When it comes to sociology, interspersed throughout the play, there are also four words "tobacco", "wine", "tea" and "sugar". This is a special public relations agency for Chinese people. A cigarette can break the barrier between a stranger and a strange environment; a bowl of wine can make a vow about a man's entire net worth and dignity; a cup of tea can brew all the infinite yearning for a leisurely life and real-life Trivial; and candy - is the most grass-roots intimate token, which can represent brotherhood and love between husband and wife. These are the four tokens of grassroots.

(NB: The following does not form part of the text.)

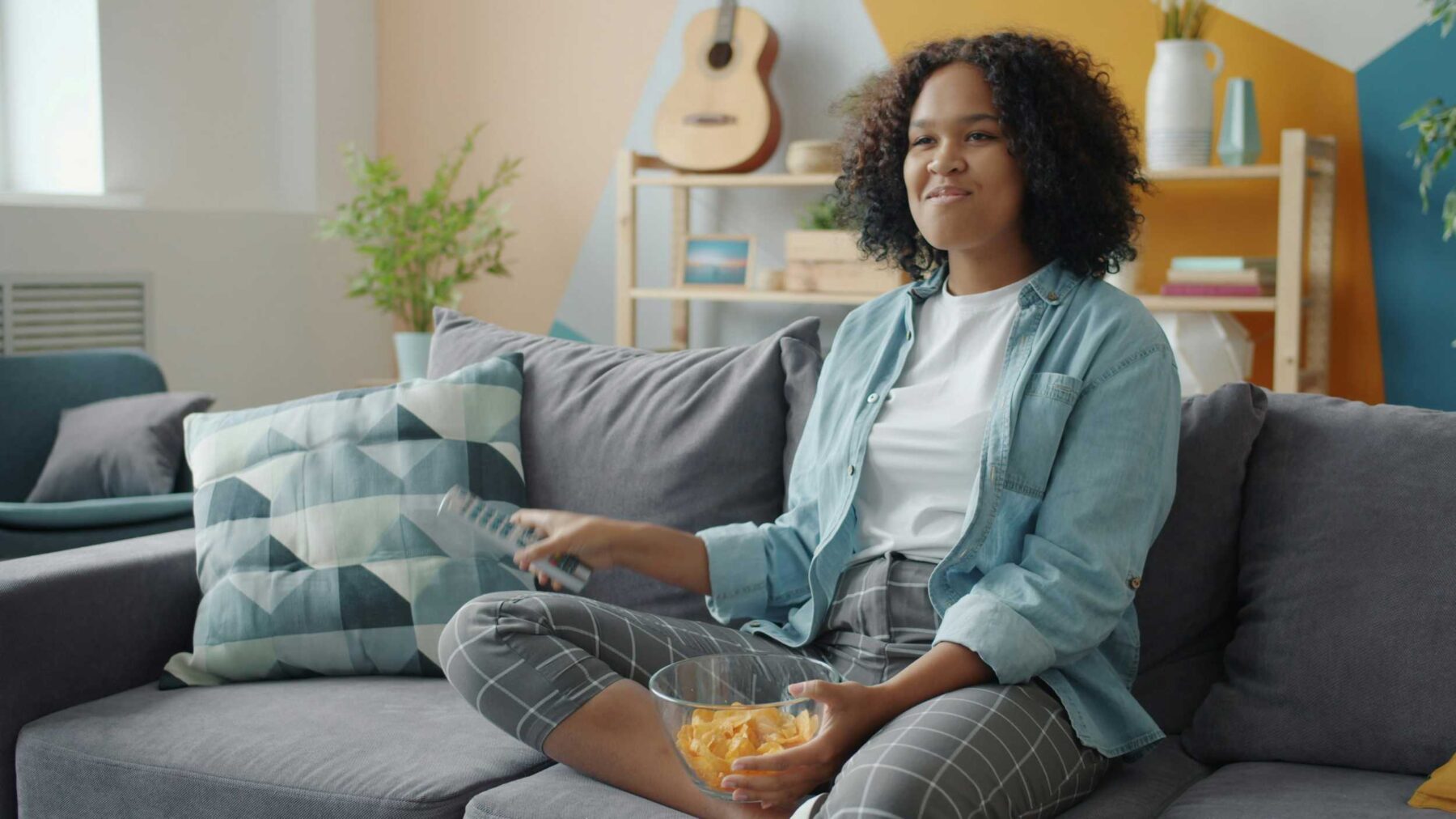 A woman sat cross-legged on a sofa, snacking.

While watching the movie, I always thought that the Three Gorges Dam project triggered another organized large-scale migration of human beings, so there should be cultural thinking. Just like the ancient city of Fengjie, houses, streets, cities and all traces of past life will be submerged under water. There is a line in the movie that shocked me deeply, "A city built for more than 2,000 years has been demolished in 2 years." There is also a scene that made me sigh, the ancient city of Fengjie, which was demolished by the archaeological team. Another shovel found the ruins of the Western Han Dynasty.
200 BC, 2000 AD. time, that's all.There are also posters of Jay Chou on the walls of the houses that were dismantled into frame structures, which will also sink to the bottom of the water with the city that stopped construction in 2000 AD. And people left singing pop songs. Scattered all over the world. The old life has been changed, and the new life has to go on. The chaos will quiet down like running water and flow through. I like the little boy who sang "Mouse Loves Rice" and "Two Butterflies" in the play; that person imitated Chow Yun-fat's "Little Pony" indiscriminately. They represent grassroots adolescence and boyhood. They consume popular culture and civilization in a grassroots way. Will they still be as gentle and dull as their fathers? I have no idea.
As I write this, the night is dark and everything is silent. Suddenly thought of another meaning of Still. As an adjective, it is "silent". Still life. Silent life. This is probably the original ecology of life. There was no great sorrow or great joy.
I should still thank Jia Zhangke for this topic. In the hustle and bustle of the film and television industry, you can calm down and record this moment.The monkeys on both sides of the strait could not stop crying, and the light boat had passed ten thousand mountains.